Exercise passage:

###

# Locked up after trailering



## Dannysz28 (Feb 12, 2010)

I have a 06 650i brute and i live on the coast of nc. We went to the nc mountains and had to trailer it 6 hrs. When i got there the engine acted like it was locked up almost like it had water on top of the piston. I kept working with it and finally got it to turn over and finally it started and ran like crap for about an hour. After that it ran pretty good for the entire weekend. A friend of mine said i needed to plug the snorkel to the carb because the air may have been messing the carbs up during the trip.Loaded it up and headed home and after i got home and unplugged the snorkel the motor was locked up again and took a few minutes to get it to turn over and it acted like it was flooded. I had to hold the throttle wide open and spin it a long time to get it started but after it started it ran perfect. Any ideas of what went wrong would be appreciated?


----------



## bayou_boy_22 (Mar 13, 2009)

are you sure that your snork was sealed. it can do that if you trailer it when open. i trailer mine all the time to the hunting camp that is 5 hours away. no problems.


----------



## Polaris425 (Dec 16, 2004)

Yeah having it unplugged on the way up was definately the problem. Ride home, probably still wasn't sealed well. Also, the 650sra's have a fuel shut off, the 750i doesn't. I'm not sure if the 650i has one or not, but if it does you should shut if off when traveling.

Also, not to belittle you but, you did plug the right one on the way home?


----------



## countryboy61283 (Mar 20, 2010)

It deffently hydrolocked, gas was on top of piston, used to happen on my 05 brute, shut off fuel when travel or I put tennis balls in my snorkels and never had that problem again


----------



## gpinjason (Nov 10, 2009)

The 650i doesn't have a fuel shut off... 

Like these guys said, it might not have been sealed off completely on the way home... I would make sure you get a good seal (on the correct snorkel)... I would also recommend installing a fuel shut off valve in the fuel line also... I plan to do this to mine...

###

Information given:
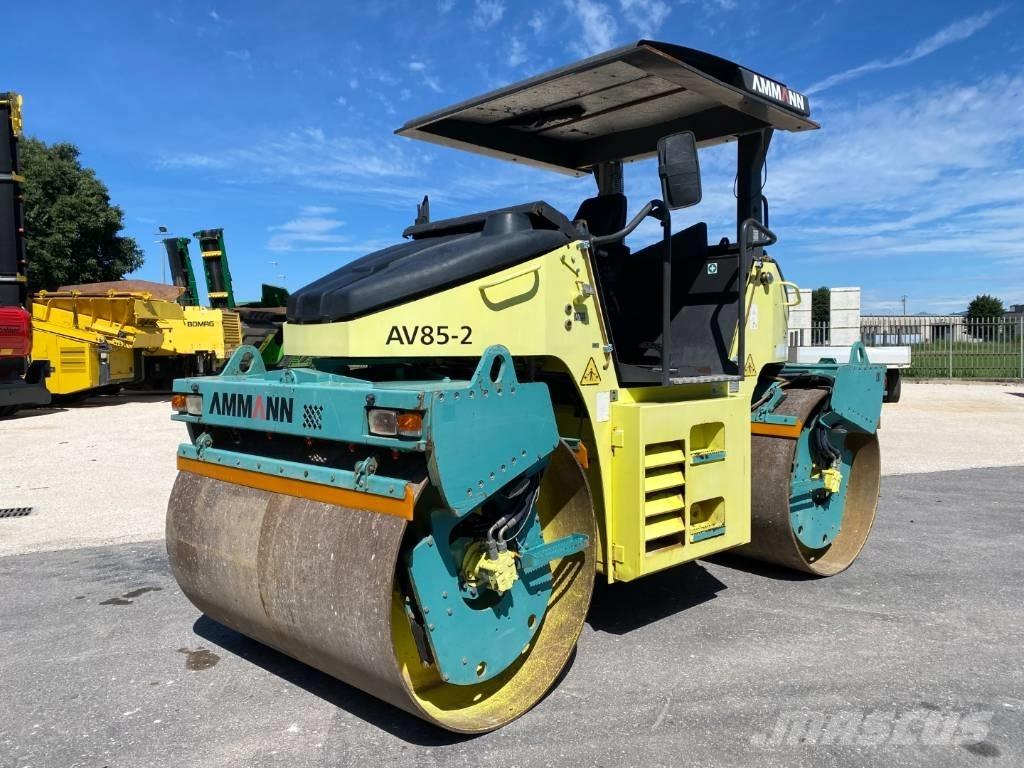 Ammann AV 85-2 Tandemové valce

###

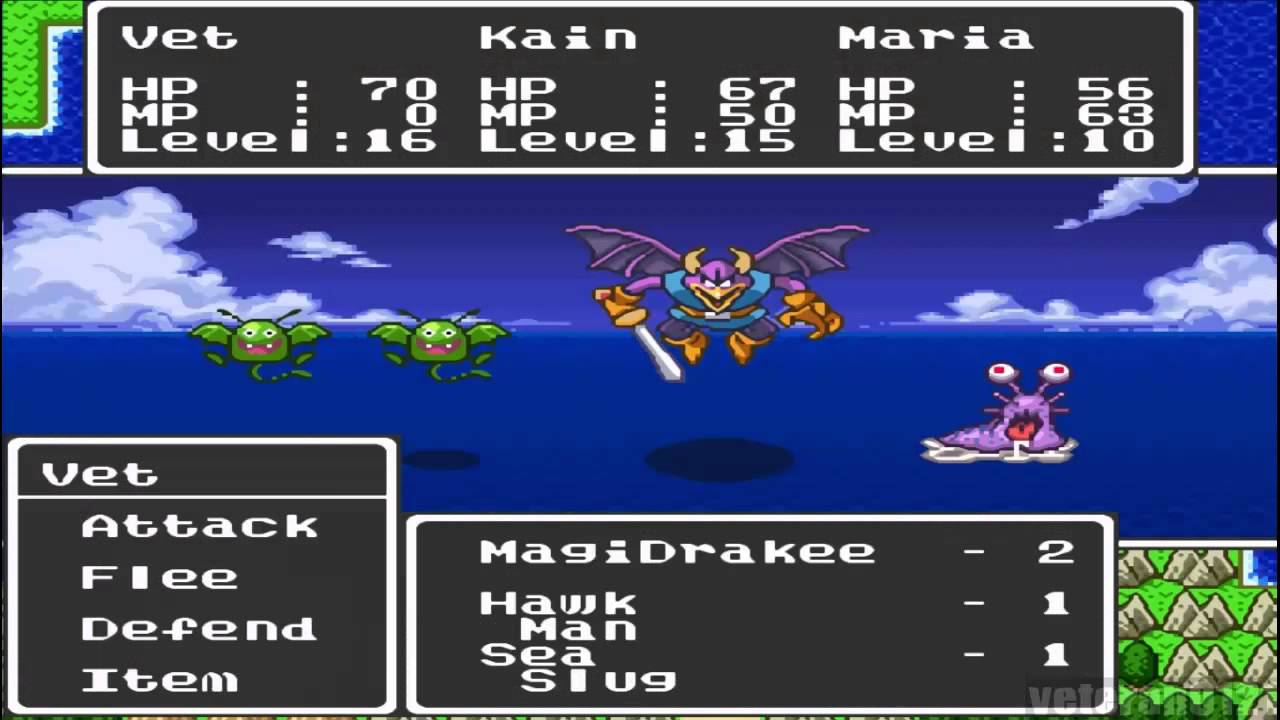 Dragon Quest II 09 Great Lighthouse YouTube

###

What to work on:
• a. In the forum thread about the engine locking up after trailering, transcribe everything from "are you sure" down to "the way home?".
• b. In the forum thread about the engine locking up after trailering, what does countryboy61283 put in the snorkels to prevent the problem?

List of answers:
• a.
are you sure that your snork was sealed. it can do that if you trailer it when open. i trailer mine all the time to the hunting camp that is 5 hours away. no problems.


----------



## Polaris425 (Dec 16, 2004)

Yeah having it unplugged on the way up was definately the problem. Ride home, probably still wasn't sealed well. Also, the 650sra's have a fuel shut off, the 750i doesn't. I'm not sure if the 650i has one or not, but if it does you should shut if off when traveling.

Also, not to belittle you but, you did plug the right one on the way home?

• b. Tennis balls.